_THE PROBLEM_
Please rewrite all of the rows below, swapping every "mossy log" for "moss-covered log" and leaving everything else untouched.

_SOURCE RECORDS_
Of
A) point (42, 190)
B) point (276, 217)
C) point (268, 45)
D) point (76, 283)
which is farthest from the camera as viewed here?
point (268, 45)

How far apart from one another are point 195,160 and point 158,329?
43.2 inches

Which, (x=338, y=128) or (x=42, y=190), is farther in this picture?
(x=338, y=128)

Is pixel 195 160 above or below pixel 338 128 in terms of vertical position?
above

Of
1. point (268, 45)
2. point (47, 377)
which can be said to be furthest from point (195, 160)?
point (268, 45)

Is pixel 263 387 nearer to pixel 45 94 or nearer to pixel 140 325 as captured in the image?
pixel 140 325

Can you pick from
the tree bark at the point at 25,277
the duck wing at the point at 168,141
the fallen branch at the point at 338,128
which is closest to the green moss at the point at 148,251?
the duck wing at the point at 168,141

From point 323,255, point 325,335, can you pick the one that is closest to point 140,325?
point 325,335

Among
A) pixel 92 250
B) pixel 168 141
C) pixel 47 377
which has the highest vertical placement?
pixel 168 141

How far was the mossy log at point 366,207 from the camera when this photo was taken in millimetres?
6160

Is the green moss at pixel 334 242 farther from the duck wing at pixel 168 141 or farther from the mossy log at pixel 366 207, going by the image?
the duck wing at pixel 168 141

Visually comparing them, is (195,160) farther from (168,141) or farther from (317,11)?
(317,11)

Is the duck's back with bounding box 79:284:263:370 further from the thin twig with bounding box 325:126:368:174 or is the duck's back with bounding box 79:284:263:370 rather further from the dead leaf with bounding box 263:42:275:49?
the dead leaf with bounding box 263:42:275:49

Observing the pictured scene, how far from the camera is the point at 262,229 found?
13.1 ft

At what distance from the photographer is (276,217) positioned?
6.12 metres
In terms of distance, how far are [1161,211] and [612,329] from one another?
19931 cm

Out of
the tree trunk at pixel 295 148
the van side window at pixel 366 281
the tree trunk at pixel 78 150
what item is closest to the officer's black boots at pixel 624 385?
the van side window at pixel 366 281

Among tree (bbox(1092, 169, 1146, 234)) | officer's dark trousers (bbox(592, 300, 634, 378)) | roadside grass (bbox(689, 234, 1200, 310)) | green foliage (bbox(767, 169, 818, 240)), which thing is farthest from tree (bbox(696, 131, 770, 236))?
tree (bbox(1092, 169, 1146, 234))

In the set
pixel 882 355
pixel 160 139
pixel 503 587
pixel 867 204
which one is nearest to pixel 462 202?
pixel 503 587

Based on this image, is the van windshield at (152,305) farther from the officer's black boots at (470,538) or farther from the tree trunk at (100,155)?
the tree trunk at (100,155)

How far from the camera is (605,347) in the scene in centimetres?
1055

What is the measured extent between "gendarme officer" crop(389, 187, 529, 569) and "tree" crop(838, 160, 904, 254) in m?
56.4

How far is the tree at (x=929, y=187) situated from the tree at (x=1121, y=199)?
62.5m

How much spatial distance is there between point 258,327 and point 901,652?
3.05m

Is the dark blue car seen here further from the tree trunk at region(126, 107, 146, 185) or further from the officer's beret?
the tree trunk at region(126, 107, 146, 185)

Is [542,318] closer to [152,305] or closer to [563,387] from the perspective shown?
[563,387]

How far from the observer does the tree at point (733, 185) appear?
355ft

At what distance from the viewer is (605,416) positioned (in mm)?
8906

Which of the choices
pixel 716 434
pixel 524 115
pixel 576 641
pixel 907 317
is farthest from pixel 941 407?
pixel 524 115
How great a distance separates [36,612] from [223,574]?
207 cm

_COMPLETE OUTPUT_
Of
A) point (42, 190)
B) point (276, 217)
C) point (268, 45)
D) point (76, 283)
which is farthest from the camera as viewed here?
point (268, 45)

How far apart from one another are point 195,160 and point 158,329?
43.2 inches

Which, (x=338, y=128) or (x=42, y=190), is farther in this picture?
(x=338, y=128)

Is pixel 195 160 above or below pixel 338 128 in terms of vertical position?
above

Of
1. point (268, 45)
2. point (47, 377)
which can be said to be furthest from point (195, 160)?
point (268, 45)

Is pixel 263 387 nearer to pixel 45 94 or nearer to pixel 140 325 as captured in the image?
pixel 140 325

Can you pick from
the tree bark at the point at 25,277
the duck wing at the point at 168,141
the fallen branch at the point at 338,128
which is closest to the green moss at the point at 148,251?
the duck wing at the point at 168,141

From point 323,255, point 325,335, can you pick the one that is closest to point 140,325?
point 325,335

Among
A) pixel 92 250
B) pixel 168 141
C) pixel 47 377
which has the highest vertical placement?
pixel 168 141

How far was the moss-covered log at point 366,207 from the camera when this photo was taken in millimetres?
6160

Is the green moss at pixel 334 242 farther from the duck wing at pixel 168 141 or farther from the moss-covered log at pixel 366 207, going by the image?
the duck wing at pixel 168 141

Visually comparing them, is (195,160) farther from (168,141) or farther from (317,11)?
(317,11)

Is the duck's back with bounding box 79:284:263:370 further from the thin twig with bounding box 325:126:368:174 or is the duck's back with bounding box 79:284:263:370 rather further from the dead leaf with bounding box 263:42:275:49?
the dead leaf with bounding box 263:42:275:49

Observing the pictured scene, how far from the camera is the point at 262,229 found?
13.1 ft

At what distance from the photographer is (276,217) positioned?
6.12 metres
In terms of distance, how far are [1161,211] and [612,329] from one another?
19931 cm

Out of
the tree trunk at pixel 295 148
the van side window at pixel 366 281
the tree trunk at pixel 78 150
what item is closest to the officer's black boots at pixel 624 385?
the van side window at pixel 366 281

Among tree (bbox(1092, 169, 1146, 234)) | officer's dark trousers (bbox(592, 300, 634, 378)) | roadside grass (bbox(689, 234, 1200, 310)) | green foliage (bbox(767, 169, 818, 240)), which thing is farthest from tree (bbox(696, 131, 770, 236))?
tree (bbox(1092, 169, 1146, 234))

In the set
pixel 882 355
pixel 160 139
pixel 503 587
pixel 867 204
which one is nearest to pixel 462 202?
pixel 503 587

Based on this image, is the van windshield at (152,305) farther from the officer's black boots at (470,538) or farther from the tree trunk at (100,155)?
the tree trunk at (100,155)

How far from the camera is (605,347) in the scene in centimetres?
1055

What is the measured extent between "gendarme officer" crop(389, 187, 529, 569) and "tree" crop(838, 160, 904, 254) in m?
56.4

How far is the tree at (x=929, y=187) situated from the tree at (x=1121, y=199)?
62.5m

How much spatial distance is there between point 258,327 and point 901,652?
3.05m

Is the dark blue car seen here further from the tree trunk at region(126, 107, 146, 185) or further from the officer's beret?
the tree trunk at region(126, 107, 146, 185)

Is [542,318] closer to [152,305] or closer to [563,387] from the perspective shown?
[563,387]

How far from the observer does the tree at point (733, 185) appear?
355ft

At what distance from the viewer is (605,416) positioned (in mm)?
8906

Which of the choices
pixel 716 434
pixel 524 115
pixel 576 641
pixel 907 317
is farthest from pixel 941 407?
pixel 524 115
How great a distance separates [36,612] from [223,574]?
207 cm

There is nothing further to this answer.